*Article*:
━━━━━━━━━━

Studio 2015 + OCR functionality

"Easily and quickly translate PDFs

It can often be frustrating receiving an image or PDF to translate but the new built in OCR reader in Studio 2015 will make translating PDFs and images much easier, even if they have been created from a scanned document."

"Save a little extra time: Translate scanned PDFs
Working on uneditable PDF documents can be frustrating and timeconsuming. Studio 2015 lets you translate any PDF fie in Studio even if it’s created from a scanned document. The new built-in OCR functionality extracts the text and converts into a translatable file."

...


This is what the SDL advertisement says. But the reality is really, really sad and poor. I tried to convert many German, Czech and Slovak PDF files and the results of the OCR recognition were absolutely unusable! Instead of characters with accents you get some nonsensical characters, there are nonsensical spaces in the middle of the words etc. etc.

Will SDL solve this problem? Did SDL even test this functionality with other languages than English? My colleagues said, the only language OCR works with is English. 

I really feel cheated, because the OCR functionality was one of the TOP features in SDL advertisements. By the way, my 15 years old Version of FineReader gives me better recognition results than Studio 2015. So it is still easier to go the old, complicated way, i.e. convert PDF into TIFF, run the OCR recognition TIFF with FineReader and save the recognized text as a Word file.

The reason why I purchased the Studio 2015 upgrade was this functionality - which does not work yet at all.

I hope I get an answer from SDL people here. I posted a similar text one month ago - with no reaction from SDL.

━━━━━━━━━━

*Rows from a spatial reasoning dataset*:
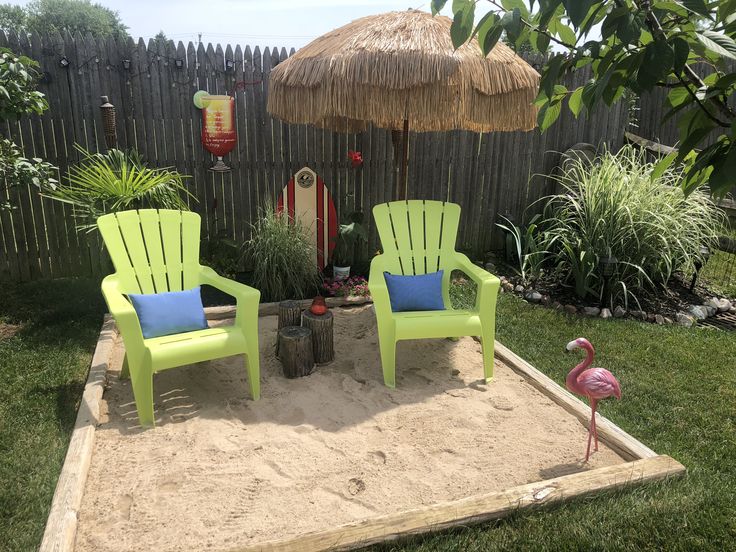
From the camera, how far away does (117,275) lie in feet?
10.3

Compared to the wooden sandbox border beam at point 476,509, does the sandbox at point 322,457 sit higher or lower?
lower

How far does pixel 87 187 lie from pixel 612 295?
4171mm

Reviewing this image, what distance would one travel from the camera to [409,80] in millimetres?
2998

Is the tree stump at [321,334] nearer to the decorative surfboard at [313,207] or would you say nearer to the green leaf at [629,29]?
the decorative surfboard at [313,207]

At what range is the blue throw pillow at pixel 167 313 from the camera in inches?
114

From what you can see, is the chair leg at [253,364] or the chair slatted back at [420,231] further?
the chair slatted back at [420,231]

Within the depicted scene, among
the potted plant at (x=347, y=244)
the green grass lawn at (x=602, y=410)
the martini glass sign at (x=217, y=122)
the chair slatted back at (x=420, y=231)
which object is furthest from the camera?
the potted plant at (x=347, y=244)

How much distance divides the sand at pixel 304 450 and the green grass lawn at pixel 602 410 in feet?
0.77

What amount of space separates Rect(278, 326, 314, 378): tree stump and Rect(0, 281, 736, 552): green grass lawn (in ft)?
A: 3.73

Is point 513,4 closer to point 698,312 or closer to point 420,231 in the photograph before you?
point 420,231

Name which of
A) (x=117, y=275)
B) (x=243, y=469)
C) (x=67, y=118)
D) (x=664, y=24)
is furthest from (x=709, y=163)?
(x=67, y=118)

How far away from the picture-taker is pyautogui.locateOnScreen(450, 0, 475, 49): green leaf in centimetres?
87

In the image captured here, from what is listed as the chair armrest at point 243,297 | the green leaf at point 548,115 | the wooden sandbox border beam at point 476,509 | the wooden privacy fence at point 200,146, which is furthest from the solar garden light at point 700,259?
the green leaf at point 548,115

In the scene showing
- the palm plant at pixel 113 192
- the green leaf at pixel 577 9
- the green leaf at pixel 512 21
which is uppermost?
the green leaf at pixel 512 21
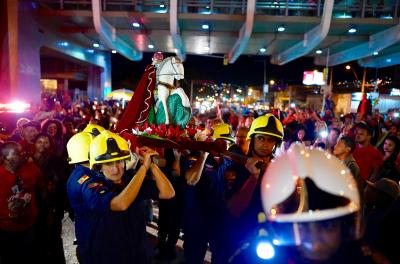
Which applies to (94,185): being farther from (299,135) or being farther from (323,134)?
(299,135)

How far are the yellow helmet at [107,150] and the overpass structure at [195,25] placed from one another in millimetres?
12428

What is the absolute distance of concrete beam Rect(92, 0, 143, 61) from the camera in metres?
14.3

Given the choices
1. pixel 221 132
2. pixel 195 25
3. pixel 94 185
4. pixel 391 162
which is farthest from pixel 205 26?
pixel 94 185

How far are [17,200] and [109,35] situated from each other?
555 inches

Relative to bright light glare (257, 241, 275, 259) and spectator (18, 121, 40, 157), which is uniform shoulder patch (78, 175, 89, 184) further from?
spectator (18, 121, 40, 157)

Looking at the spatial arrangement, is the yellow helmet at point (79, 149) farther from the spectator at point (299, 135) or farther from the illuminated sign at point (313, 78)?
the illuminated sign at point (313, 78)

━━━━━━━━━━

*Goals*:
1. Copy the forum post on Studio 2015's OCR feature from "I really feel" up to and including "yet at all.".
2. Continue the forum post on Studio 2015's OCR feature, picking up after its final sentence.

*Answers*:
1.
I really feel cheated, because the OCR functionality was one of the TOP features in SDL advertisements. By the way, my 15 years old Version of FineReader gives me better recognition results than Studio 2015. So it is still easier to go the old, complicated way, i.e. convert PDF into TIFF, run the OCR recognition TIFF with FineReader and save the recognized text as a Word file.

The reason why I purchased the Studio 2015 upgrade was this functionality - which does not work yet at all.

2.
Parents
  • Hi Adrian,

    The Studio OCR functionality is based on the Solid Documents engine, which covers 14 languages - including German, but not Czech or Slovak. That explains your frustration with the last two languages.

    The settings at the bottom of the PDF file type are very important when you switch between editable and non-editable PDFs. Please check out a blog post I wrote, which explains these settings.

    In any case, if you work with a lot of scanned PDFs, an up to date version of FineReader would be the way to go. With FineReader, you can select the recognition language, include/exclude images, draw/edit  tables, add words/symbols to custom dictionaries, etc. 

    HTH,

    Emma

  • Hi Emma,
    thanks for your answer an the link - your blog article is very helpful.
    I tried all the different settings before, but nothing works properly, the best way is still my ancient version of FineReader.
    Your answer explains btw. something I should have known before I have purchased the Studio upgrade. The SDL marketing promises something the program can not perform. Where could I get the information about the 14 supported languages? Should I (as a end-user) know an be interested in, on which engine bases a partial functionality of a complex sw product? If the advertisement says "you can work with uneditable pdf files", you usually expect, that you really can work with those files. By the way, the recognition results of German PDF files are poor too, although this language should be supported. And I do not mean the resulting layout, graphics etc. - I mean just the result of a simple OCR text recognition.
    From here I think SDL should say loudly and clearly before you purchase the advertised product: We support only 14 languages - some of them in a debatable quality. Do not expect a wonder, the best way for you is to purchase a product, that really supports PDF.
    As a paying customer I can not agree with Paul, who says " there really isn't anything SDL need to resolve here"...
    In my opinion the SDL marketing promises something the SDL developers can not / do not want to realize.
    Best regards,
    Adrian
  • Unknown said:

    In my opinion the SDL marketing promises something the SDL developers can not / do not want to realize.

    Adrian

    Let me just clarify that the SDL developers are not part of the game here because the PDF module is a third-party product (Solid PDF Converter), for which SDL bought a license to be able to incorporate it into Studio. It has not been developed by SDL.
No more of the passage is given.